▶ **Task to complete**
Please recast the material below as a Markdown table with the columns Row and Material line, covering only the stretch from the line containing "Looking carefully, would" through the end of the material, both ends included. Give each nonblank line its own numbered row and leave out blank lines.
((
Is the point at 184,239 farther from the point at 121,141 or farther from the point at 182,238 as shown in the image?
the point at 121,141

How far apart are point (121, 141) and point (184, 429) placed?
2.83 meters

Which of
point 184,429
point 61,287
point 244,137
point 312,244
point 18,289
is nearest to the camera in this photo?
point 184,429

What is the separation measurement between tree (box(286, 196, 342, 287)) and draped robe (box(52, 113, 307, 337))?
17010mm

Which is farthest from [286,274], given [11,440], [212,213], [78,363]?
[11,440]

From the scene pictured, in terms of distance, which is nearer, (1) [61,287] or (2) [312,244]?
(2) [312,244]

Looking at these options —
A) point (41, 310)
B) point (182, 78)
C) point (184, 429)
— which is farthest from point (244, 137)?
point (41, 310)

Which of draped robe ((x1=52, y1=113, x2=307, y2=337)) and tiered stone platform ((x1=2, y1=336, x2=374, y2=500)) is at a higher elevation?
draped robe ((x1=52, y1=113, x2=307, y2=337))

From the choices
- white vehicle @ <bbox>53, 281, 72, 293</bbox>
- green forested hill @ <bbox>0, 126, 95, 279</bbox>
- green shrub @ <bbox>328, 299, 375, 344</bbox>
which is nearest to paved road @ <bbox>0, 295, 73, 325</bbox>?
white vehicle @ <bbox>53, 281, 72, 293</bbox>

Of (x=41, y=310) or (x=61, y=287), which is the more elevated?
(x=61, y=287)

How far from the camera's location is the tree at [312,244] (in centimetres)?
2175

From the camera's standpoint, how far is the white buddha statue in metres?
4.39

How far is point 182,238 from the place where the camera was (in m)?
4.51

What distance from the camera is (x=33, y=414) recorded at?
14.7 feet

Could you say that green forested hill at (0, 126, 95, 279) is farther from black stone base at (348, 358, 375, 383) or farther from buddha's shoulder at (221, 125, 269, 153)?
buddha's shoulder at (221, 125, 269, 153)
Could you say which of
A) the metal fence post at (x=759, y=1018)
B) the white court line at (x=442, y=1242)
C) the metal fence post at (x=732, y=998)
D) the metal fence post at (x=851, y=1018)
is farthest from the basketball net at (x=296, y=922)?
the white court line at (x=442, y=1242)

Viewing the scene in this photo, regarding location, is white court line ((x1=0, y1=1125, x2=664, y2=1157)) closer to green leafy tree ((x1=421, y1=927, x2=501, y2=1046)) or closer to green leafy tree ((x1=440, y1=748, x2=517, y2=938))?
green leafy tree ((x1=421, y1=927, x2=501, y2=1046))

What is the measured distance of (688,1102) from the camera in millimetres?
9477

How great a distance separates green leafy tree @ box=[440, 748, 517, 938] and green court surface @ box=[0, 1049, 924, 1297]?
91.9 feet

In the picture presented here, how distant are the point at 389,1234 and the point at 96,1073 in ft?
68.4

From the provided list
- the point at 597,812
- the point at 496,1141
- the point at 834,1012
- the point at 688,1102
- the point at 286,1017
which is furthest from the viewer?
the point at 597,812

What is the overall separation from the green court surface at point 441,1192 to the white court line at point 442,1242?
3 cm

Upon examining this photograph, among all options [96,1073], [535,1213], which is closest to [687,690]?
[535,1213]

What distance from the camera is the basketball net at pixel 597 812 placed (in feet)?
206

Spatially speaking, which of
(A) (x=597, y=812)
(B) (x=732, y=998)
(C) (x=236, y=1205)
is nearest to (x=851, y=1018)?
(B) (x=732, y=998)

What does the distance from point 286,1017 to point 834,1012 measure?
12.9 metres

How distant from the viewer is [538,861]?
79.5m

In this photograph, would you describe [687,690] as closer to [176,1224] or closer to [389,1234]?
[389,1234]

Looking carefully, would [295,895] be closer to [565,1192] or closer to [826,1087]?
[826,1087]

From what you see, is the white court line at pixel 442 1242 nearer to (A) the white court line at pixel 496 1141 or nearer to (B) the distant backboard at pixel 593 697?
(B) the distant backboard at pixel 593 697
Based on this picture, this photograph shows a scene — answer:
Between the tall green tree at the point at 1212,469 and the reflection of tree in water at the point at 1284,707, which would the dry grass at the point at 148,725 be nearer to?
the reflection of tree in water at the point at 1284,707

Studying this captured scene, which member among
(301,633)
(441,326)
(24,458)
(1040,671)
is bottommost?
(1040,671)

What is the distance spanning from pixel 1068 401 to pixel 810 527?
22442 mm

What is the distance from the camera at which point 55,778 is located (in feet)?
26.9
))
▶ **Solution for this task**
| Row | Material line |
|---|---|
| 1 | Looking carefully, would [295,895] be closer to [565,1192] or closer to [826,1087]? |
| 2 | [826,1087] |
| 3 | From what you see, is the white court line at pixel 442 1242 nearer to (A) the white court line at pixel 496 1141 or nearer to (B) the distant backboard at pixel 593 697? |
| 4 | (B) the distant backboard at pixel 593 697 |
| 5 | Based on this picture, this photograph shows a scene — answer: |
| 6 | Between the tall green tree at the point at 1212,469 and the reflection of tree in water at the point at 1284,707, which would the dry grass at the point at 148,725 be nearer to? |
| 7 | the reflection of tree in water at the point at 1284,707 |
| 8 | Studying this captured scene, which member among |
| 9 | (301,633) |
| 10 | (441,326) |
| 11 | (24,458) |
| 12 | (1040,671) |
| 13 | is bottommost? |
| 14 | (1040,671) |
| 15 | What is the distance spanning from pixel 1068 401 to pixel 810 527? |
| 16 | 22442 mm |
| 17 | What is the distance from the camera at which point 55,778 is located (in feet)? |
| 18 | 26.9 |